Three Cleveland Browns football players are entitled to workers compensation after an appellate court held that their claims were timely filed.

In Greco v. Cleveland Browns Football Co. LLC, the Ohio Court of Appeals, Eighth District in Cleveland affirmed a trial court’s ruling on Thursday that doctors treating the players could be considered employees under the state’s workers compensation statutes, which applied an exception to the requirements that comp claims be filed within two years of the injury.

John Greco, Joel Bitonio and Scott Solomon were players for the Cleveland Browns who were all injured while playing football. The three were treated by two doctors hired by the Browns to provide medical treatment to players. Under an agreement between the Browns and University Hospitals Health System Inc., the two doctors would act as in-house physicians for the team, with the Browns paying the doctors’ salaries in exchange for the hospital’s right to use the Browns’ trademark name for marketing and promotional purposes.

The three players filed claims with the Ohio Bureau of Workers Compensation, which the Browns rejected as untimely since they were filed after the two-year statute of limitations. The Industrial Commission of Ohio, however, allowed the claims. The Browns appealed to the Cuyahoga County Common Pleas Court, which granted summary judgment to the players and a trial court affirmed.

The Cleveland Browns appealed the trial court’s decision, arguing that because the doctors were independent contractors, the two-year statute of limitations applied and the players’ claims were time-barred.

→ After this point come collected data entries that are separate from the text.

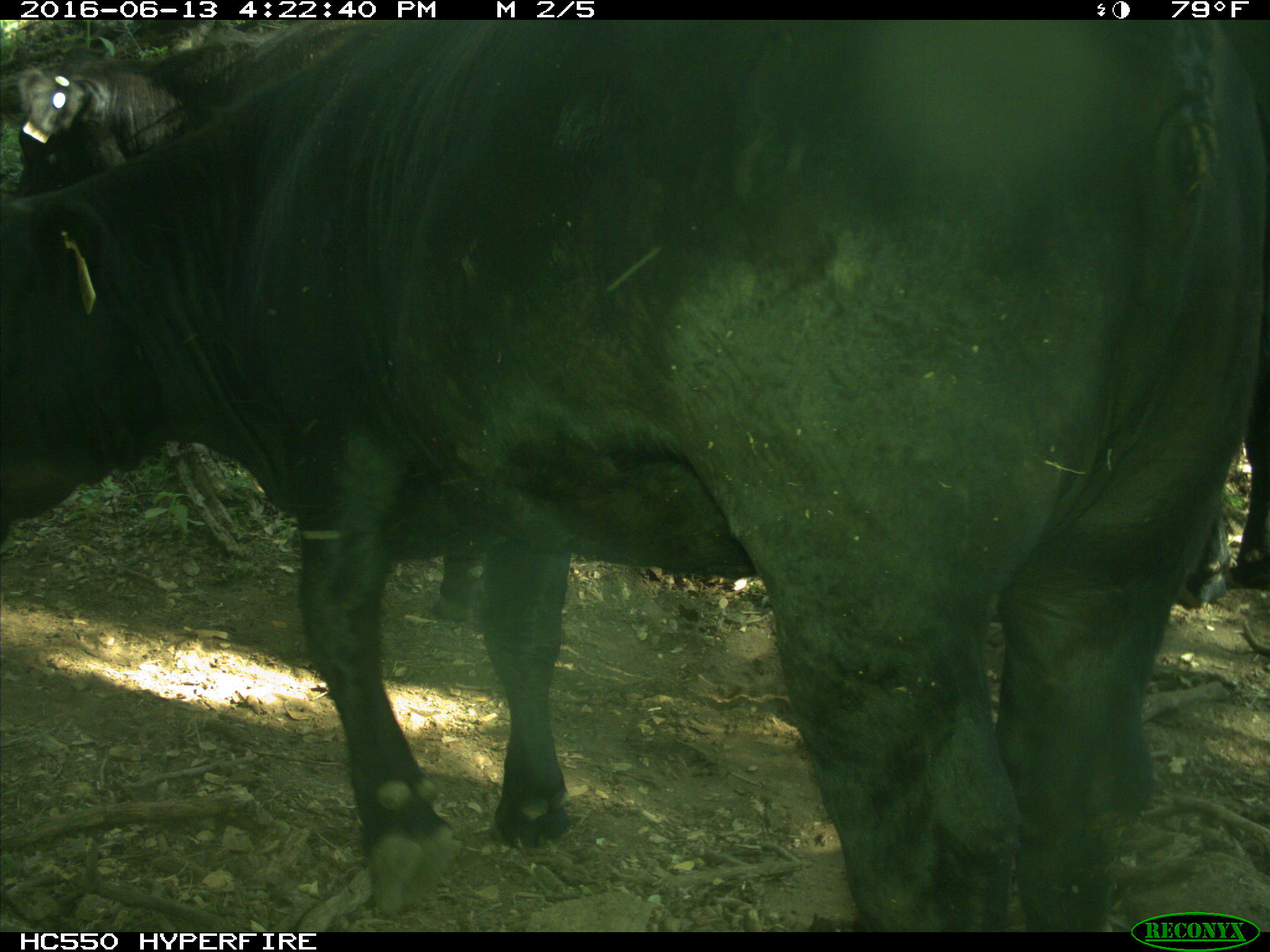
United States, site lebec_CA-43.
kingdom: Animalia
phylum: Chordata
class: Mammalia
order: Artiodactyla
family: Bovidae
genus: Bos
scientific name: Bos taurus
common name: domestic cow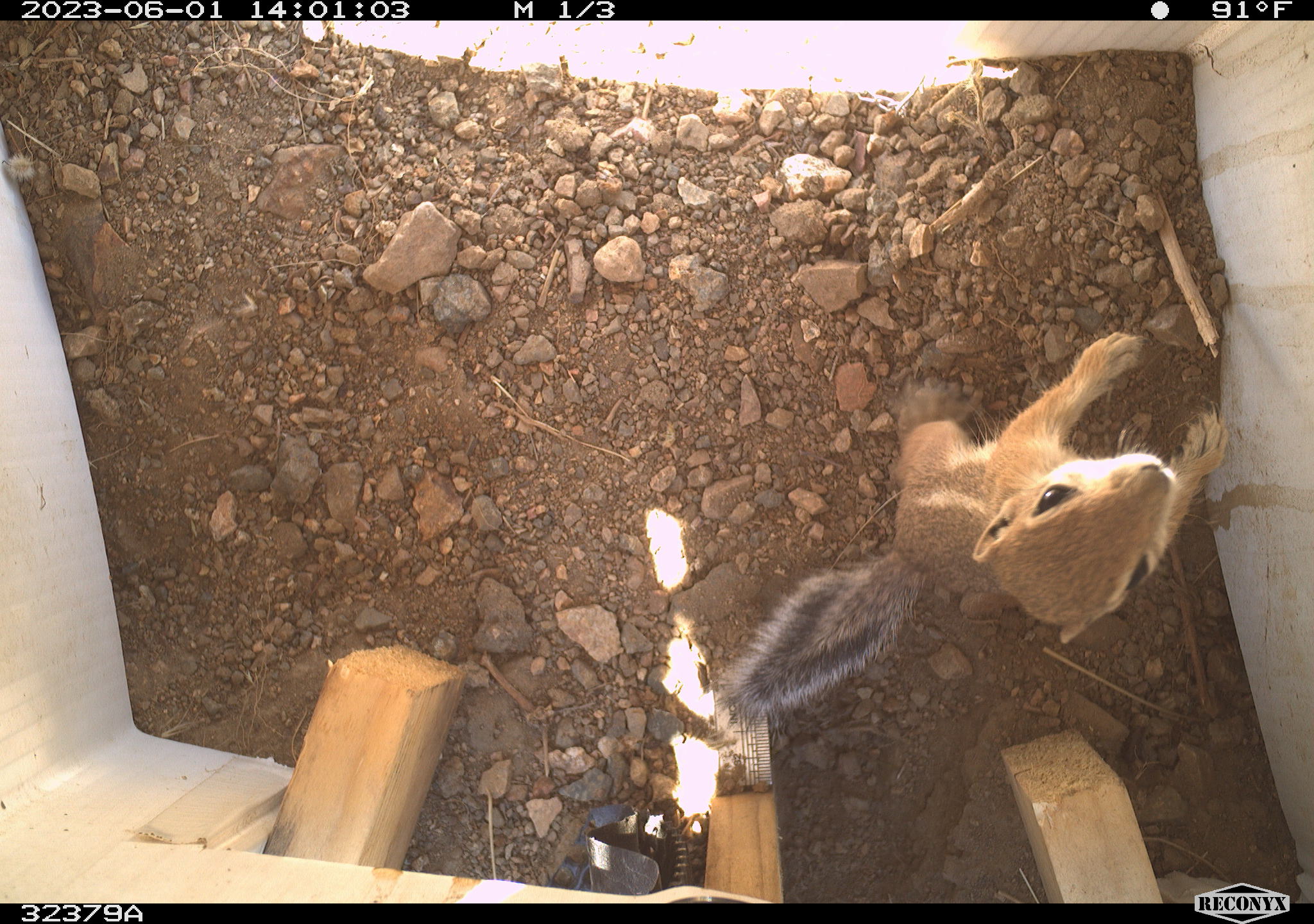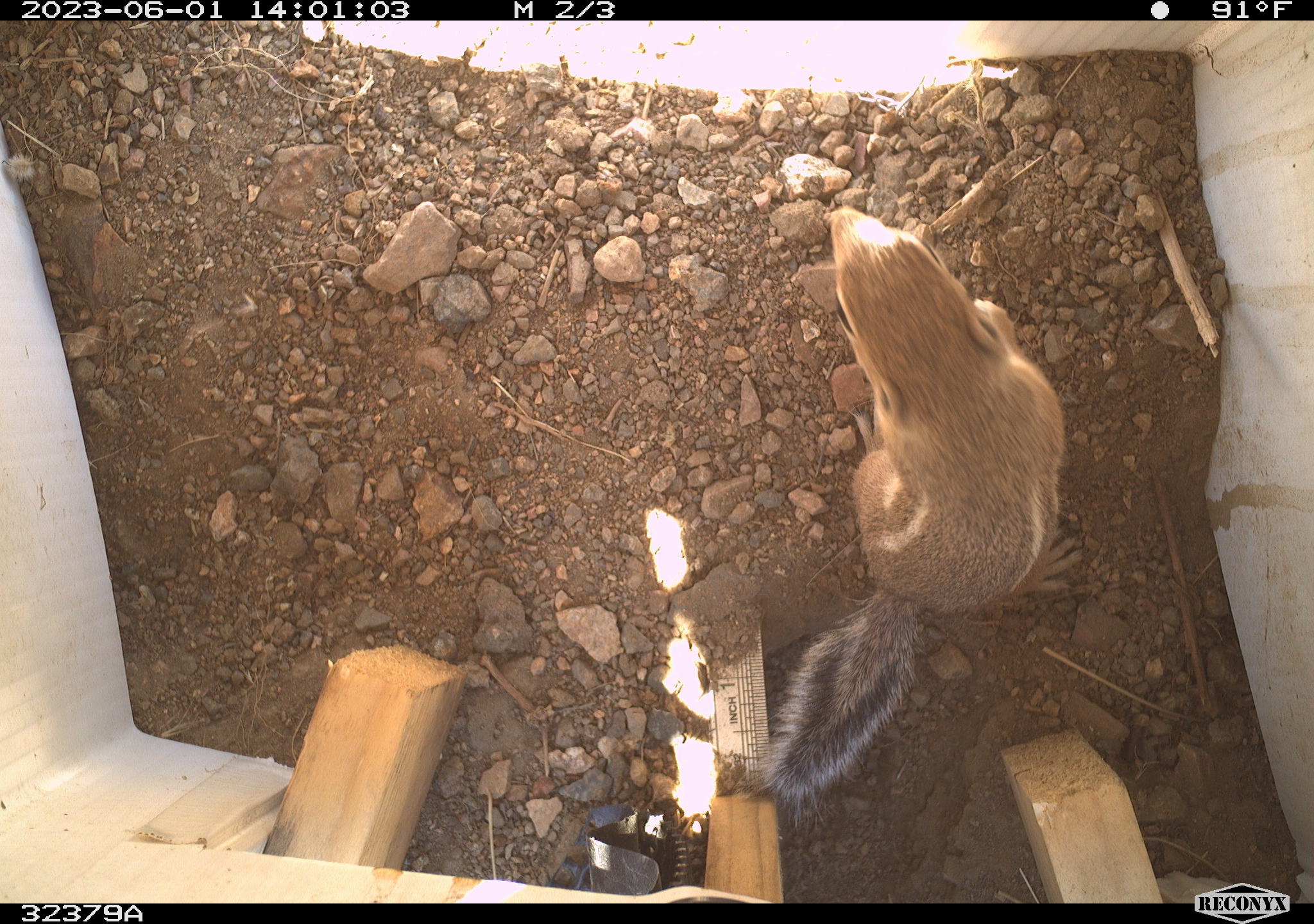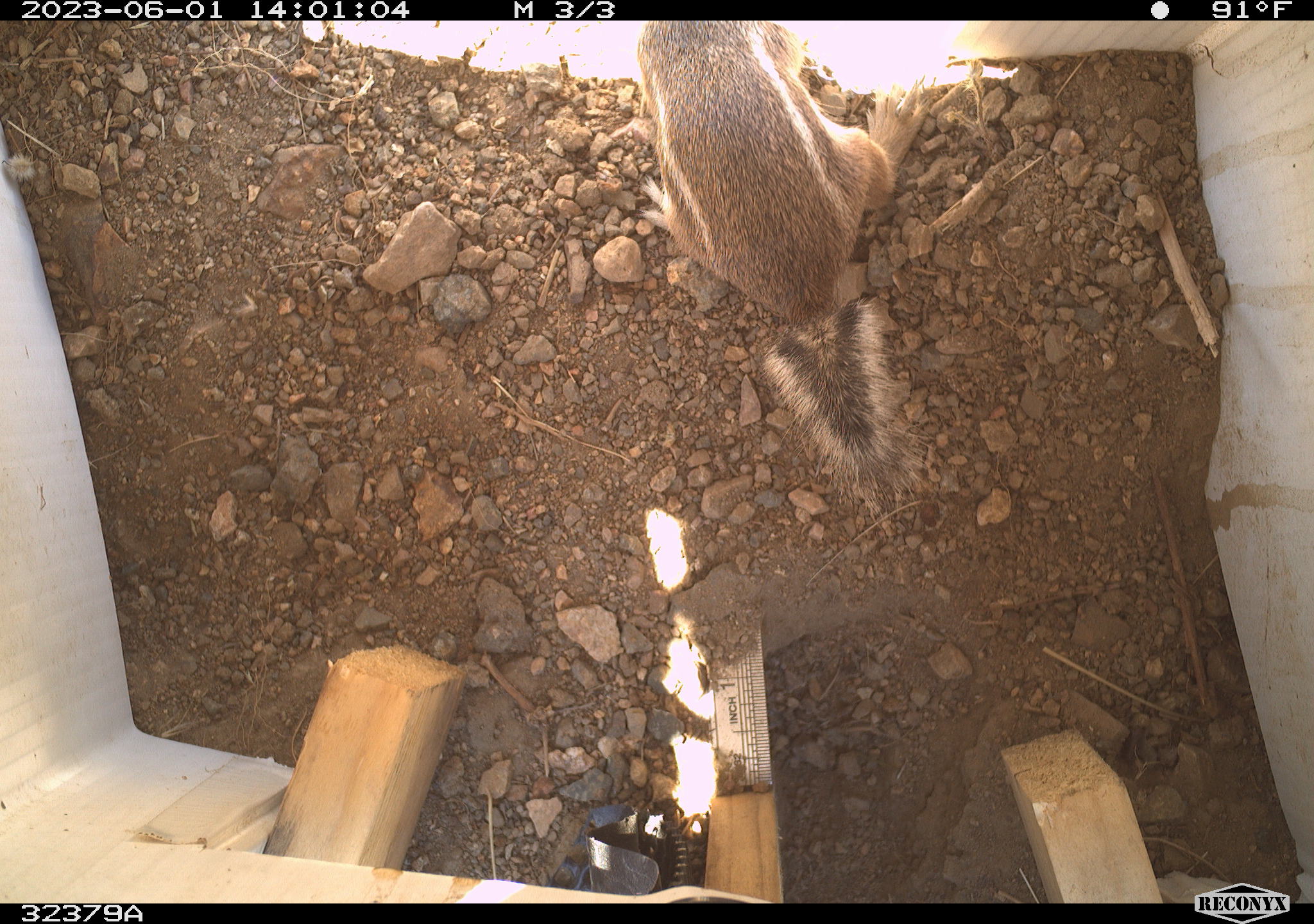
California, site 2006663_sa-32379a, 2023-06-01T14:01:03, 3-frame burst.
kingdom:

Under Ohio law, workers compensation claims must be filed within two years from the date of injury. However, the statute of limitations does not apply if the employer has elected to pay benefits directly and has provided written notice to the commission or bureau of the specific parts of the body claimed to have been injured, or if the employer has furnished treatment by a licensed physician who works for the employer, noting that providing such treatment does not constitute a recognition of a compensable claim.

The appellate court affirmed the trial court’s decision. The court found that the agreement between the Browns and the physicians created an employer-employee relationship, with the Browns controlling “the manner and means of the physicians’ work” and providing the hospital the use of its trademark in exchange “in lieu of the doctors’ salaries.”